Reaching out to a volunteer coordinator can be scary if you have never done it before. Many college students get nervous about the idea of contacting a stranger. The good news is that there is a simple solution: planning. Ask yourself: How will you contact this person?, and go from there.
If you connect via a phone call, plan out what you want to say. Getting the basics down on a piece of paper for reference can help with the nervousness. Before calling, check the website to make sure that you are calling the right person, have the correct number, and know their name. Find out exactly who you will be speaking with, as this goes a long way.
If you prefer email, keep it short and state your name, a bit about yourself, and your purpose to make sure you get a response back. You are probably emailing a busy person, so short and purposeful writing is appreciated. If you need help with drafting a professional, business-like email, search the web for example templates.

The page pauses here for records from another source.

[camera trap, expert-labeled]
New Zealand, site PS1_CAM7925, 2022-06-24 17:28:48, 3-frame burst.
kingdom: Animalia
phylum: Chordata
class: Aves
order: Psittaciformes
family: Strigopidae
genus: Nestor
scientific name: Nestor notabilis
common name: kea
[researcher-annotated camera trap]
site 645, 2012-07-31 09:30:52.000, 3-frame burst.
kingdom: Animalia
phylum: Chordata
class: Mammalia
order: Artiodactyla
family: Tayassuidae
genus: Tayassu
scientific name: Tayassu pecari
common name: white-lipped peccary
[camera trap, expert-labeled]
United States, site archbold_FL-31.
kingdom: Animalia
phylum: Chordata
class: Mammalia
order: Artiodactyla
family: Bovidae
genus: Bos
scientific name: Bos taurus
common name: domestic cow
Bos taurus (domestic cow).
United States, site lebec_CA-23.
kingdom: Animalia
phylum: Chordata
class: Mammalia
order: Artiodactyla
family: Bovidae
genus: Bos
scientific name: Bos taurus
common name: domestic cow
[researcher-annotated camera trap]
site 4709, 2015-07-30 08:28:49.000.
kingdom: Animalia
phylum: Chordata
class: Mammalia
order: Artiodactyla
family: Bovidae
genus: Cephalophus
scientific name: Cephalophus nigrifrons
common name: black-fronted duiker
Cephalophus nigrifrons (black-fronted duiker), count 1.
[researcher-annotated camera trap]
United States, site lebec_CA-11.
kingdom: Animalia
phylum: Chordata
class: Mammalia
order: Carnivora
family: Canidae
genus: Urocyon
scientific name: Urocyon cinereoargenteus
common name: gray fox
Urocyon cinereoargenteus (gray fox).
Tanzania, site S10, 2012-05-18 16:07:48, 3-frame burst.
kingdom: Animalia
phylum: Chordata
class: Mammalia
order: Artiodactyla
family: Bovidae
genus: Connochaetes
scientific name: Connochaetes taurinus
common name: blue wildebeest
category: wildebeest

In the subject line, you may want to state your first and last names before a more generic topic, such as “Volunteer Opportunity Inquiry.”
So your subject line instead would read: “John Doe- Volunteer Opportunity Inquiry.”
This is helpful for volunteer coordinators because, at many places, they receive emails from people wanting to volunteer on a daily basis. Identifying yourself in the subject line makes it less likely that your email will get lost or confused with someone else’s similar inquiry.
The hardest part of reaching out is getting the confidence to just do it. If you truly want to get involved, you will take the initiative and make the contact. Remember that organizations are grateful for volunteer involvement and you will be able to breath a little easier as you step out of your routine to reach out to that contact.